Hence, in microeconomics a company always tried to produce where marginal revenue equals marginal costs. That is an iron law of economics, MR=MC.
Calculating it can get messy, especially for startups. We see it in different forms and it makes its way into different equations. LTV > CAC for example. There are plenty of blogposts with opinions on how to calculate it.
In the rush to get stuff done, often startups forget about these principles. Out of fear, the startup just chases revenue. However, saying no to some customers might be better than saying yes.

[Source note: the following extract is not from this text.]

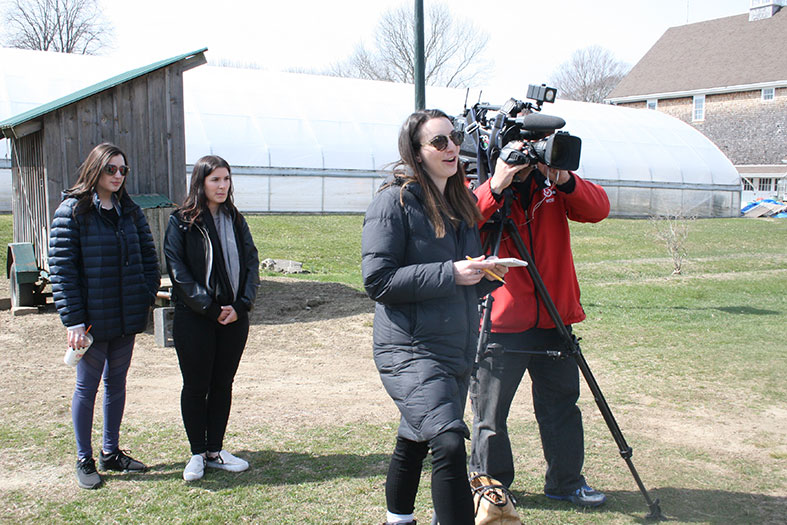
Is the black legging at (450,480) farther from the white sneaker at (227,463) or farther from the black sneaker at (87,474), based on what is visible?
the black sneaker at (87,474)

Often at early stages of a startup’s life, the startup looks at all kinds of opportunities. One time an entrepreneur asked me, “Here are 6 different industries we could target, which one should we go after?” It could be that they were really asking, “If we get traction in any one of these industries, you’ll write a check correct?

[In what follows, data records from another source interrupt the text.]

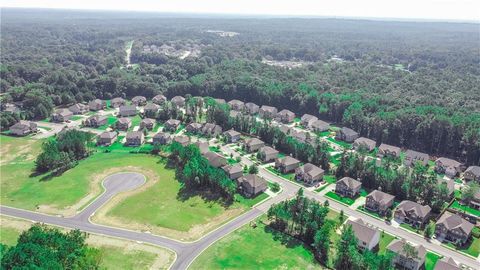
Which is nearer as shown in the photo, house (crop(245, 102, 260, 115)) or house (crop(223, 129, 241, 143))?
house (crop(223, 129, 241, 143))

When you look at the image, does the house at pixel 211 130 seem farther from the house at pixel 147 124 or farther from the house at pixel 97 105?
the house at pixel 97 105

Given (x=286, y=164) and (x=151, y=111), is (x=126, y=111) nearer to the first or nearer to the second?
(x=151, y=111)

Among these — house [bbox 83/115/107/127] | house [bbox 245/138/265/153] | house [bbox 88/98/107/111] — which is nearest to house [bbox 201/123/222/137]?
house [bbox 245/138/265/153]

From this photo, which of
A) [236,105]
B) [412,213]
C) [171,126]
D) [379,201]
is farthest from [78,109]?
[412,213]

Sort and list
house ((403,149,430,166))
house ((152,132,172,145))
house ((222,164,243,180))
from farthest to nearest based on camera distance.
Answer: house ((152,132,172,145))
house ((403,149,430,166))
house ((222,164,243,180))

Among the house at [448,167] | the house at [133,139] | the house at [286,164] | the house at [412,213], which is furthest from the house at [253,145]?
the house at [448,167]

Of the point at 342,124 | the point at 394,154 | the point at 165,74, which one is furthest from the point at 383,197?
the point at 165,74

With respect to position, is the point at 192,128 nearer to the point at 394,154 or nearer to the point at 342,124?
the point at 342,124

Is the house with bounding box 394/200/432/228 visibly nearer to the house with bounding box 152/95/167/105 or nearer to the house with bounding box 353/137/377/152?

Instead, I asked, “What’s the realistic sales cycle in each of the six opportunities? What’s the profit margin in each of the six opportunities? Layer them. Figure out which sector has the shortest sales cycle combined with the highest profit margin and you will know where to start.”
Going after that sector helps everything else about the company fall into place. Spray and pray isn’t a good investment strategy for venture capitalists and it’s not a particularly good strategy for startups.
It’s important to accurately try and figure out what it costs you to acquire a customer and how much revenue they will produce for you. What’s the cost of doing one more? Keep doing it until the revenue from doing one more equals the cost. Then stop.